Improve systems that measure the quality and cost of care. Currently, these systems work backwards by beginning with measurement tools and forcing providers to use those mechanisms regardless of relevance.
New investments must be made in developing more relevant and useful quality measures and cost attribution methodologies that better capture high-value specialty care. Only when these are in place should specialists be required to integrate them into their clinical workflow.
FOCUS ON TARGETED COST CONTROL STRATEGIES, NOT BLUNT FORCE REDUCTIONS THAT DISPROPORTIONATELY IMPACT PHYSICIANS The approach to reducing health care spending is critical, as missteps could result in serious, unintended negative impacts on patients. Efforts that focus disproportionately on one part of the system are unfair and short-sighted, Physician and other clinical services account only for 20% of U.S. health care spending. Disproportionate focus on physicians may undermine patient access to necessary care and does not have a commensurate impact on overall health care savings. To preserve patient access through equity in cost control, health reform should
o Evaluate, in a holistic manner, the actual costs of regulatory compliance and the aggregate impact of the many cuts to physician payments made across the federal policy landscape. These costs make it harder for physicians in small or solo practices to keep their doors open, and it acts as a disincentive to entering medicine for the brightest young minds.
o Repeal the Independent Payment Advisory Board. This unelected, unaccountable group of bureaucrats is mandated to, under certain Medicare spending scenarios, add to the already-substantial reductions in Medicare reimbursements facing physicians.
o Enact common sense medical liability reforms that do away with the current, high-exposure climate in which physicians practice defensive medicine and patients are subjected to unnecessary screenings, tests and hospital stays.
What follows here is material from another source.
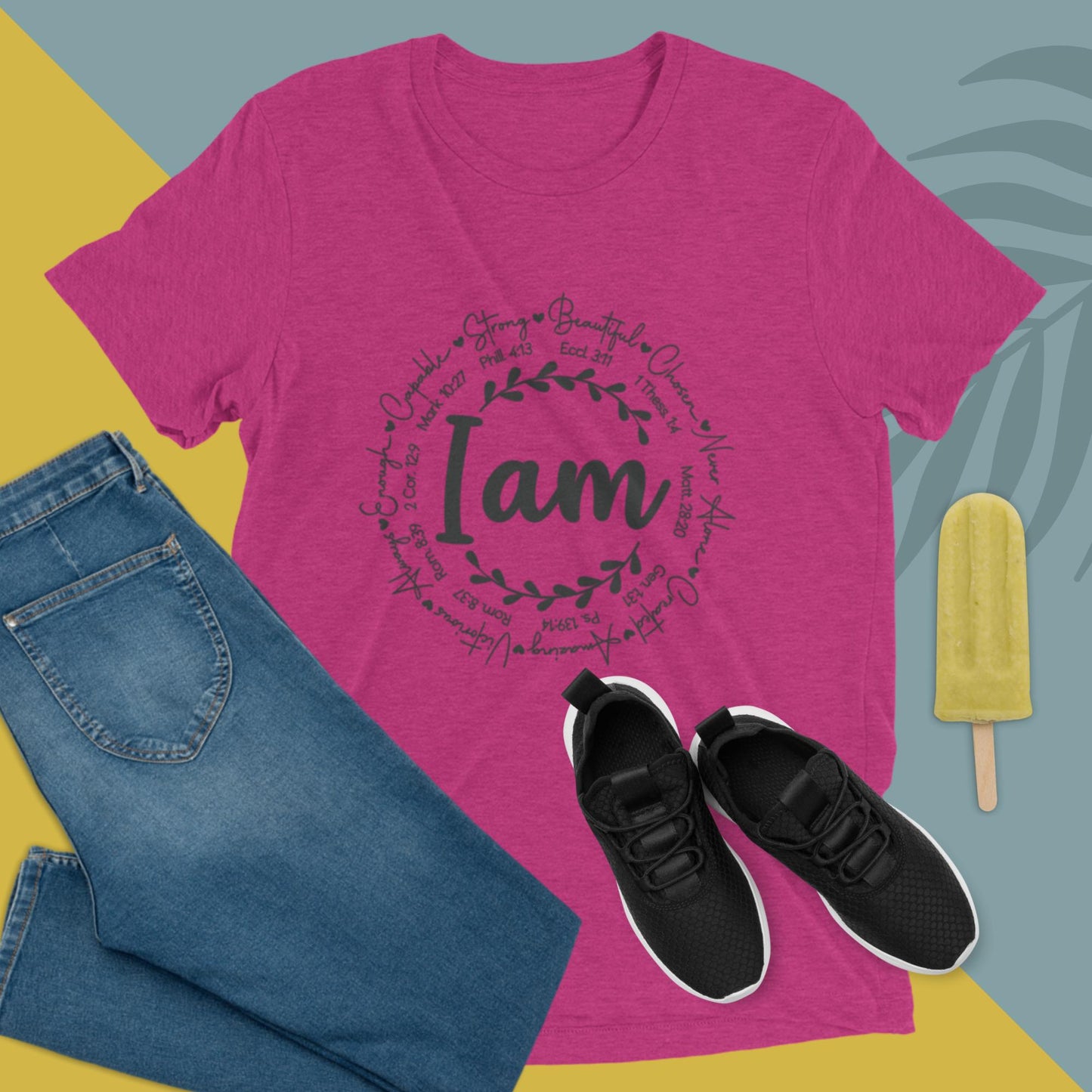 I am | Short sleeve t-shirt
- Routinely incorporate mediation as part of the complaint process
- Employ expert boards to review the merits of medical liability cases
- Cap non-economic damages.
- Institute a reasonable statute of limitations on liability claims.
- Implement standards requiring expert witnesses to have training in the medical field at subject in a lawsuit, be board certified in the specialty of the defendant, and spend at least 50% of their time practicing clinical medicine.
- o Seek to reduce the number of uninsured and underinsured patients, whose care is disproportionately underwritten by providers, taxpayers, and the privately insured.
All make sense right? Where do they go from here? I think the best strategy is to spend time looking at the principles that I just laid out and work with the Democrats in a bipartisan committee to improve the ACA. Forget the Freedom Caucus, they will never be happy. If they don’t, the ACA will be wallowing in debt, the youth of this nation will continue to see their premiums skyrocket or more and more will decide not to purchase health care insurance now that that IRS has decided not to pursue those who don’t have insurance. Are we making any progress in improving health care for all? I think not!
I want to continue what I was writing about before the campaign, what other successful health care systems look like and what a sustainable system in our country could look like. Yes, I know…dreamer!!